#### [Exercise instructions]
A – According to the article on SQL isolation levels, which isolation levels does SQLite provide?
B – Carry on writing the article on SQL isolation levels, starting after its last sentence.

#### [Page]
>> Begin

Taming SQL Isolation Levels (Part 1: Read Anomalies & Fixes)
When discussing SQL database transactions, ACID properties are typically the first concept that comes to mind (or ORM, for those seeking abstraction).
Transactions and ACID properties together provide developers with guarantees and handle much of the complexity, such as enabling rollbacks for sets of operations (Atomicity), ensuring data persistence (Durability), and maintaining database constraints (Consistency).
And as with every abstraction, we need to understand its working, its quirks, and most importantly the cost that comes with it.
In my view, isolation (I) is an interesting one, especially for data manipulation in concurrent environments. And it’s up to us as developers to set what isolation level we need, that’s why it’s important to understand it more than the other letters (no discrimination intended, without the other letters I wouldn’t be able to write this article).
What Are Database Isolation Levels? A Quick Guide
Isolation guarantees apply to concurrent transactions, particularly those that manipulate the same database resources (tables or rows in SQL databases). Isolation dictates what’s visible and what’s not from other ongoing transactions.
Contrary to Atomicity, Consistency, and Durability, Isolation is non-binary, hence, the levels of isolation.
In the SQL Standard (ISO/IEC 9075) we find four isolation levels, ordered from loose to strict:
- READ UNCOMMITTED
- READ COMMITTED
- REPEATABLE READ
- SERIALIZABLE
These levels are the standard ones, database vendors don’t implement all of them, for example in SQLite we only have READ UNCOMMITTED and SERIALIZABLE and in PostgreSQL READ UNCOMMITTED acts like READ COMMITTED, so to explore each level we need to use two different databases.
Real-World Example: Building a Room Booking System
To demonstrate isolation issues, let’s consider a room booking service with two primary use cases:
- Use case 1: A user can rent a room and be invoiced.
- Use case 2: Get an inventory of the rooms booked and the invoices issued.
The Database Schema
The database schema is pretty simple:
Four tables, one to hold user data, one to hold rooms, one to hold Invoices, and the last to hold bookings.

>> End

#### [Dataset content]
>> Begin

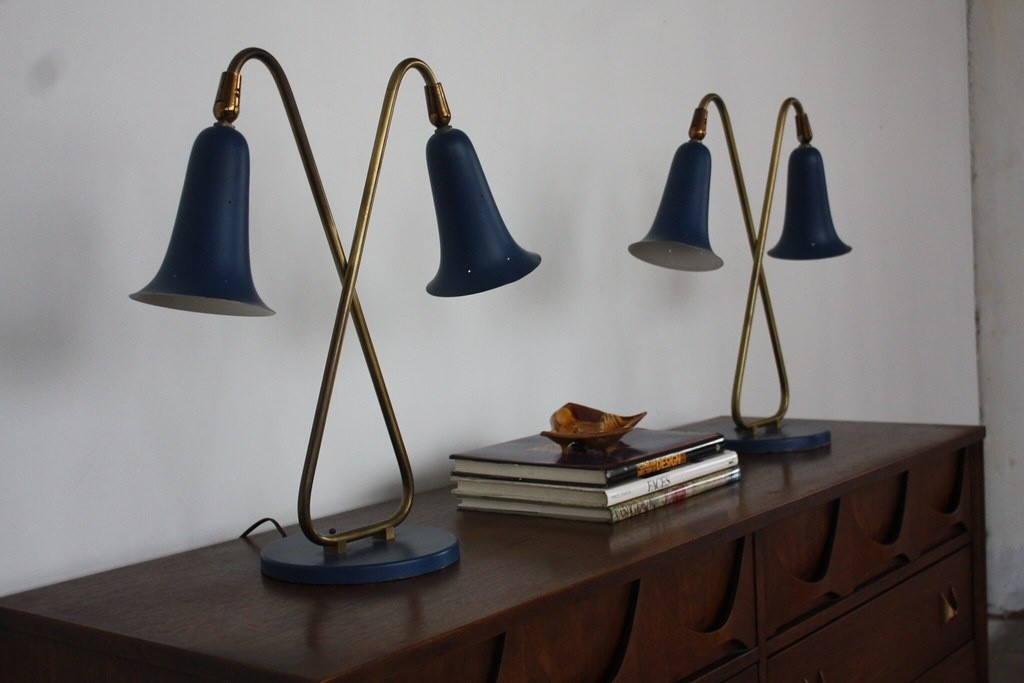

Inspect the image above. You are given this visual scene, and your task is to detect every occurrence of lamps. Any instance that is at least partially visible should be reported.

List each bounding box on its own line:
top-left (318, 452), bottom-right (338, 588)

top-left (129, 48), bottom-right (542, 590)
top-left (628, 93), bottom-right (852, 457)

>> End
>> Begin

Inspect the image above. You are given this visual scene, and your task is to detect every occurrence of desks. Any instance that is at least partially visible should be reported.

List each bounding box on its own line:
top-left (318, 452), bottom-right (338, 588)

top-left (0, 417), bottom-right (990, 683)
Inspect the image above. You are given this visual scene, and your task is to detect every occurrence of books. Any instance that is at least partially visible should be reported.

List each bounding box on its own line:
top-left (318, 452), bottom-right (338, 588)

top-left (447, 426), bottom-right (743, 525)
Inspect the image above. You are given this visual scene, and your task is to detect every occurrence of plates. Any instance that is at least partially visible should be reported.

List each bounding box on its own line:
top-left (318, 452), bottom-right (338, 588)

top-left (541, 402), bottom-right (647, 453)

>> End

#### [Results of the tasks]
A – READ UNCOMMITTED and SERIALIZABLE.

B –
How Bookings Work
To book a room, we need three pieces of information:
- The
userId - The
roomId - The date, start time, and end time of the booking.
The booking process would be:
- Start a transaction
- Check if the user exists
- Check if the room exists
- Book the room
- Invoice the user
- End Transaction
The interaction with the database is summarized in the following diagram:
The Inventory Problem
Now, to have the inventory, we need to get all Bookings and all Invoices and return a result. The interaction is the following:
The inventory is just a check on the current state of the business, by getting all the bookings and the invoices.
Investigating Isolation Issues
Problem 1: Dirty Reads with READ UNCOMMITTED
For this first scenario, I will use the loosest isolation level, READ UNCOMMITTED. We will try to identify the problems that can occur and their solutions.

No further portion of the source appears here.